La nuit chez les Inuit canadiens du haut Arctique : une nuit véritable, mais en trompe-l’œil

Pour nombre d’observateurs, la nuit des hautes latitudes se résume schématiquement au phénomène astronomique saisonnier de la nuit arctique et à son alternance spectaculaire avec son contrepoint, le soleil de minuit. Mais qu’en est-il de la nuit vécue au quotidien par les populations installées dans ces régions ? Quels sont les rapports qu’ils établissent entre les cycles « obscurité-lumière » saisonnier et « nuit- jour » circadien ?

On dansait seulement la nuit

Être actif la nuit est un « art de vivre » chez les Inuit, en particulier ceux des hautes latitudes. Leur langue possède d’ailleurs un terme qui désigne spécifiquement « la veille nocturne jusqu’au matin ». Toute activité semble ainsi à même, au gré des saisons, de repousser autant que possible le moment de l’endormissement.

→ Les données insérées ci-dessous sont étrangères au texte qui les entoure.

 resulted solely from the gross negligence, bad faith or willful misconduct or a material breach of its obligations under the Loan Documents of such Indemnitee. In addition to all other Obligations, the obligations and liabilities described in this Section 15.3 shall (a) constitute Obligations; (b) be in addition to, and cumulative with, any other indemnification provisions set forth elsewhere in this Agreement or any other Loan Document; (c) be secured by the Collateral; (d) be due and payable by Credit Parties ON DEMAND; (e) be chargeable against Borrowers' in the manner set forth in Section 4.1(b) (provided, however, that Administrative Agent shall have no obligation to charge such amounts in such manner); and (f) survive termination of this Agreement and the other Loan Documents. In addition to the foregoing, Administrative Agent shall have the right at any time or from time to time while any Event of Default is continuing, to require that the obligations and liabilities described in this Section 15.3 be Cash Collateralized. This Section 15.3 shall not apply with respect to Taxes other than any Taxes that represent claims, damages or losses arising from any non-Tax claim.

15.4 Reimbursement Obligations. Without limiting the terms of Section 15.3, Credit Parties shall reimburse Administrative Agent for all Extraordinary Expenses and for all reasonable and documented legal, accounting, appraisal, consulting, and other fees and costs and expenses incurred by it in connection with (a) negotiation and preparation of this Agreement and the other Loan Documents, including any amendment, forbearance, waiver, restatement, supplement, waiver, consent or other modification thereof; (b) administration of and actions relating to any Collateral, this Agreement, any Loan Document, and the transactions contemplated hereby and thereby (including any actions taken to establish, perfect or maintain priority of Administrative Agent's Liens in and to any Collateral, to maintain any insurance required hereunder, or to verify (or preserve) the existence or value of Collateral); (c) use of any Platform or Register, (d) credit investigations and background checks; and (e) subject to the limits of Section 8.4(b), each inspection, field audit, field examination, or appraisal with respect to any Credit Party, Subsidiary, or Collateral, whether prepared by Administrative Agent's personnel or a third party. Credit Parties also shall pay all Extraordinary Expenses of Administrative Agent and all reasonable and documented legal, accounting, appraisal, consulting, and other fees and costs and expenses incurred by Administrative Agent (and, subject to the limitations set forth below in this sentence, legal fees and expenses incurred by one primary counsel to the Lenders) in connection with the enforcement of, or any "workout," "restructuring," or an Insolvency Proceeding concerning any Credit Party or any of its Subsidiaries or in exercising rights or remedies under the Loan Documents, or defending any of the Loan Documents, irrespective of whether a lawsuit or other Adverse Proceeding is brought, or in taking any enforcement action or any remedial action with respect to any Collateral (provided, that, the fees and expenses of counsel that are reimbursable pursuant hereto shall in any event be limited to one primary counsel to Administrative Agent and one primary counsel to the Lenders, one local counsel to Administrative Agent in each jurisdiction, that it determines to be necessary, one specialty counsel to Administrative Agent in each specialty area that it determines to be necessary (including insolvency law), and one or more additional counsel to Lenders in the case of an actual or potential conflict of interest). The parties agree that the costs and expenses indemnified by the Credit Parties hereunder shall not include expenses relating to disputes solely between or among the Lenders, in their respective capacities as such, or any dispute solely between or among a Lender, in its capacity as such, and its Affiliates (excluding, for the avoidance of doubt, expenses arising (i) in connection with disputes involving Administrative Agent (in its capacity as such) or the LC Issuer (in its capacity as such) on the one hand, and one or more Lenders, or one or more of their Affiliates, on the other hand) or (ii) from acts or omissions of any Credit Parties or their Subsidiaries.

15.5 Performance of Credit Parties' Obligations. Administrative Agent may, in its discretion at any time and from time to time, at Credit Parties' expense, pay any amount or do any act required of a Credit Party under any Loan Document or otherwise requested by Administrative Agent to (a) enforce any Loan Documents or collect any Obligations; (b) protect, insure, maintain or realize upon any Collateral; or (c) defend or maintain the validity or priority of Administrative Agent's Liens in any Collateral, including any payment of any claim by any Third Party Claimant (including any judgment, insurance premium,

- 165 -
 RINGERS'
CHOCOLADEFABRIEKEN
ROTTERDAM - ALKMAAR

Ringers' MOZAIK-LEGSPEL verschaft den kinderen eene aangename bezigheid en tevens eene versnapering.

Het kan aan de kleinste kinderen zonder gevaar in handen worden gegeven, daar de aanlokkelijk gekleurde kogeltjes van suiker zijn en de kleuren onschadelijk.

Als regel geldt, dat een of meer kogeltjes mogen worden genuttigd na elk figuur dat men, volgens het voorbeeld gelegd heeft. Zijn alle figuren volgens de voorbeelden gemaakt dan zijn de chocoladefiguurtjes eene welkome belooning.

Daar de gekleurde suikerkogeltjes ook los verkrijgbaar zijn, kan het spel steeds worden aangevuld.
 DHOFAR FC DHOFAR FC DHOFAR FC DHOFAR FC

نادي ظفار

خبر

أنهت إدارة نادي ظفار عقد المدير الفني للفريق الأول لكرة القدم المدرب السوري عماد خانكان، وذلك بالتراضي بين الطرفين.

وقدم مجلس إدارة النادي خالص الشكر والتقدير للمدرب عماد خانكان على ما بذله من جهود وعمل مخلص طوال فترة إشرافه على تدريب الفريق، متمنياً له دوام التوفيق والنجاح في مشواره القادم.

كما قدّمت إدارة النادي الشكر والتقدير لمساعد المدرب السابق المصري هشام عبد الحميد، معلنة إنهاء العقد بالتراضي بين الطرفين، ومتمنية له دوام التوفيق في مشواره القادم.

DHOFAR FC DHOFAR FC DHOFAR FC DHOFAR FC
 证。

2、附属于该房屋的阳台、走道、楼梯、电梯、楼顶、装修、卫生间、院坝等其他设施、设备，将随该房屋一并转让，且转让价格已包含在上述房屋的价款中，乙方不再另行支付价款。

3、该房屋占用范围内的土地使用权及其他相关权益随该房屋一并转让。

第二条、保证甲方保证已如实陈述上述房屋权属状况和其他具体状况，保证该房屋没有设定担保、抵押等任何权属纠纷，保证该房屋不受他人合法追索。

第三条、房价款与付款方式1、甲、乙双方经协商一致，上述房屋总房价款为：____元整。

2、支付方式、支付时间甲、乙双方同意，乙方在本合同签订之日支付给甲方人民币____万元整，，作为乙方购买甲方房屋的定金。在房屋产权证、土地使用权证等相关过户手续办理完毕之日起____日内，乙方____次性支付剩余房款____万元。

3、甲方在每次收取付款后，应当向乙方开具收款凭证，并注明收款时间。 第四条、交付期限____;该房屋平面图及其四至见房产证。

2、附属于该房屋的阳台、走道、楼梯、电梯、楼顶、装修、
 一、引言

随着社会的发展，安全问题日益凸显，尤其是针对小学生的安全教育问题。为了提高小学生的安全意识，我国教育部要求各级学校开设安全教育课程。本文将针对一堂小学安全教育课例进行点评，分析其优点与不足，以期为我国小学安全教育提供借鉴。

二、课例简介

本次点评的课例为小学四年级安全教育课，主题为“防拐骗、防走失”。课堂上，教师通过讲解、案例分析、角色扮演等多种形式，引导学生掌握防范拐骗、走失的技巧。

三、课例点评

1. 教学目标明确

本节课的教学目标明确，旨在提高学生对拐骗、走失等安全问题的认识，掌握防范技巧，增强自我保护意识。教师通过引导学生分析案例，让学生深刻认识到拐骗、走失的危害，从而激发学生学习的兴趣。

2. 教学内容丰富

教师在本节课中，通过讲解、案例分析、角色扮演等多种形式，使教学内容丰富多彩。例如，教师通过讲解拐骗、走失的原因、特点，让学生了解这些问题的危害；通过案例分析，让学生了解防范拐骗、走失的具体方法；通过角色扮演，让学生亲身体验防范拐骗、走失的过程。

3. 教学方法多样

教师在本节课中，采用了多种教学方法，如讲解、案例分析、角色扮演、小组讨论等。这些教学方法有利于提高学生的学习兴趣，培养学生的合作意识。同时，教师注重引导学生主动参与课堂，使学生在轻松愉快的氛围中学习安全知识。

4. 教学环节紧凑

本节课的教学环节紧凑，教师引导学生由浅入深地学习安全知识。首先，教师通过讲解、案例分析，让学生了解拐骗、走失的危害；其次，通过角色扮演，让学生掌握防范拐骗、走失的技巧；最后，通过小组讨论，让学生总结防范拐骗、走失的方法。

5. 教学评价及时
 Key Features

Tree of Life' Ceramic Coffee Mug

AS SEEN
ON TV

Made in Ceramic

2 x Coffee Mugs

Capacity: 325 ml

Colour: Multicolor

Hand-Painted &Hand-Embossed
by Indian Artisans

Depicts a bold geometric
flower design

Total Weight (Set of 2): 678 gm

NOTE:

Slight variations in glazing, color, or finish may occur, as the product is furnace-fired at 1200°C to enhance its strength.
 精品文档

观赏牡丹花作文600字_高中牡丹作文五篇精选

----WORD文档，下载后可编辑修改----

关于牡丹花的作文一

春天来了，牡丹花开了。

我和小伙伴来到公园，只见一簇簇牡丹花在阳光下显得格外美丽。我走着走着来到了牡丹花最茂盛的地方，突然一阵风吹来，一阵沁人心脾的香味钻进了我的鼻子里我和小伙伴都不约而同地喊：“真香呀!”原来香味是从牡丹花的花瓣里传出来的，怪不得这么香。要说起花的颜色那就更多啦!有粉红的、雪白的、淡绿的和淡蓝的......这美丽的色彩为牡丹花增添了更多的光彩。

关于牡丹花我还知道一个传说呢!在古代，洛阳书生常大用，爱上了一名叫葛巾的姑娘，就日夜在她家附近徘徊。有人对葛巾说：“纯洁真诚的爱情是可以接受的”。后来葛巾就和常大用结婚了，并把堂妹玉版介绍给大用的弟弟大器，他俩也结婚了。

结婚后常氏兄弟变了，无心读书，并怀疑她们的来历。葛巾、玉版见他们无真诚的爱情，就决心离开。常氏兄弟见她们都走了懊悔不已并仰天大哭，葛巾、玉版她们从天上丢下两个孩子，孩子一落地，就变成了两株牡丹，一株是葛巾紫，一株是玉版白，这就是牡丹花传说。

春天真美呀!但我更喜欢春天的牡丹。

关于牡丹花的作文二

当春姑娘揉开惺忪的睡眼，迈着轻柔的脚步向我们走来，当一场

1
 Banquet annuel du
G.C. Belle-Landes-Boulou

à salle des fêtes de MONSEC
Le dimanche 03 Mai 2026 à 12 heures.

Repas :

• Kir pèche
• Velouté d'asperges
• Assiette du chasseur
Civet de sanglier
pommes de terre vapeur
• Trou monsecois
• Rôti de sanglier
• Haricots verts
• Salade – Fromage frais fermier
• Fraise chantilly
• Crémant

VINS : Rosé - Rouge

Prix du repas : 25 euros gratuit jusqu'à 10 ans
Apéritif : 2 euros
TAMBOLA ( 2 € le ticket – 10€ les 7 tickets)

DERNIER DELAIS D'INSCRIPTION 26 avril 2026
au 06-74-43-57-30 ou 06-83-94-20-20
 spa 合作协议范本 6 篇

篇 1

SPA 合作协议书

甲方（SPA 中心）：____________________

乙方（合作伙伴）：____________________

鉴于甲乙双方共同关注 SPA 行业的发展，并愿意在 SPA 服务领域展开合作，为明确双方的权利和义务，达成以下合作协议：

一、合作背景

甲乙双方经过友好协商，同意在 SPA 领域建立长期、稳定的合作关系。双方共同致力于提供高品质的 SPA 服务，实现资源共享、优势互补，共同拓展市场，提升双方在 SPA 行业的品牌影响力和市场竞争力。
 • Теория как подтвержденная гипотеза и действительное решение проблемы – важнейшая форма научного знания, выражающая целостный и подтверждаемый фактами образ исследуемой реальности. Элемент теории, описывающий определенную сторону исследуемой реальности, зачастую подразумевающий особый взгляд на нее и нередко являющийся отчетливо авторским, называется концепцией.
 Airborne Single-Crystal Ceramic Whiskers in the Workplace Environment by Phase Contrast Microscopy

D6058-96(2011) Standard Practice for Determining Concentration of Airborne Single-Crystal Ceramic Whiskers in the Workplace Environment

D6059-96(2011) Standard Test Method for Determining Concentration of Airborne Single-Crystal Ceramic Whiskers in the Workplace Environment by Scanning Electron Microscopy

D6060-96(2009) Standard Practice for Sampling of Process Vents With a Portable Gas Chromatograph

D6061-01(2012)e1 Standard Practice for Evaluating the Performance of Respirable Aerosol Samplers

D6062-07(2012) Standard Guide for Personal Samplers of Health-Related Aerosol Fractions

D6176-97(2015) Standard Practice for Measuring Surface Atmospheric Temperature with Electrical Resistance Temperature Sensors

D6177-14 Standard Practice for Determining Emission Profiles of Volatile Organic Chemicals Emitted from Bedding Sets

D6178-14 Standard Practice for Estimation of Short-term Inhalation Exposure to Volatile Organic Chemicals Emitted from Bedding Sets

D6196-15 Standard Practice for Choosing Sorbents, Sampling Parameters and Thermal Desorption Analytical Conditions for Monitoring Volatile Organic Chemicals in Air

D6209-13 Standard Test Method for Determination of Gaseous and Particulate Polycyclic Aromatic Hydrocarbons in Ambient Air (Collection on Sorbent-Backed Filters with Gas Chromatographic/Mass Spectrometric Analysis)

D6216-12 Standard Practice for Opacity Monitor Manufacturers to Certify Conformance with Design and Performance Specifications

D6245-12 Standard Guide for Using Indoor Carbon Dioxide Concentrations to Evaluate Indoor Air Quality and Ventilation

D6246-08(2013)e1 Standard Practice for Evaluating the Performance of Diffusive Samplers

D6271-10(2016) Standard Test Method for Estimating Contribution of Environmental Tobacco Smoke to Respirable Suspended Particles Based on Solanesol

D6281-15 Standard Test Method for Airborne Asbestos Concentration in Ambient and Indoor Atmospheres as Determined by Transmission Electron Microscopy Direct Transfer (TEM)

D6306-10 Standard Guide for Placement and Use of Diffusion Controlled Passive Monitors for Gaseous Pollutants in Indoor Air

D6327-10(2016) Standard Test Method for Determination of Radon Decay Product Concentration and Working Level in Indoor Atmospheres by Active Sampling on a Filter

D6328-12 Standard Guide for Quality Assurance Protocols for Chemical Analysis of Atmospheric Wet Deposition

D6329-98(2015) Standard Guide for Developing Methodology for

Au-delà de leur spécificité rituelle, les nombreuses fêtes – avec leurs jeux, leurs chants et leurs danses – permettent à chacun d’être pleinement un unnuaqsiuti, un « être de la nuit ».

Beyond darkness and sleep

This is a place where night is dark, like everywhere else, and bright, like nowhere else. This is a people for whom sleep belongs to nighttime, but who nonetheless favor nocturnal wakefulness. This is a people for whom almost any activity seems more appealing than sleep, until the arrival of Christianity. This is a culture which, without totally rejecting binary or dualistic schemes, tends to favor the notion of continuity between events, beings and objects: between night and day, dark and light, dreaming and conscious life. This is a people adept at radical pragmatism.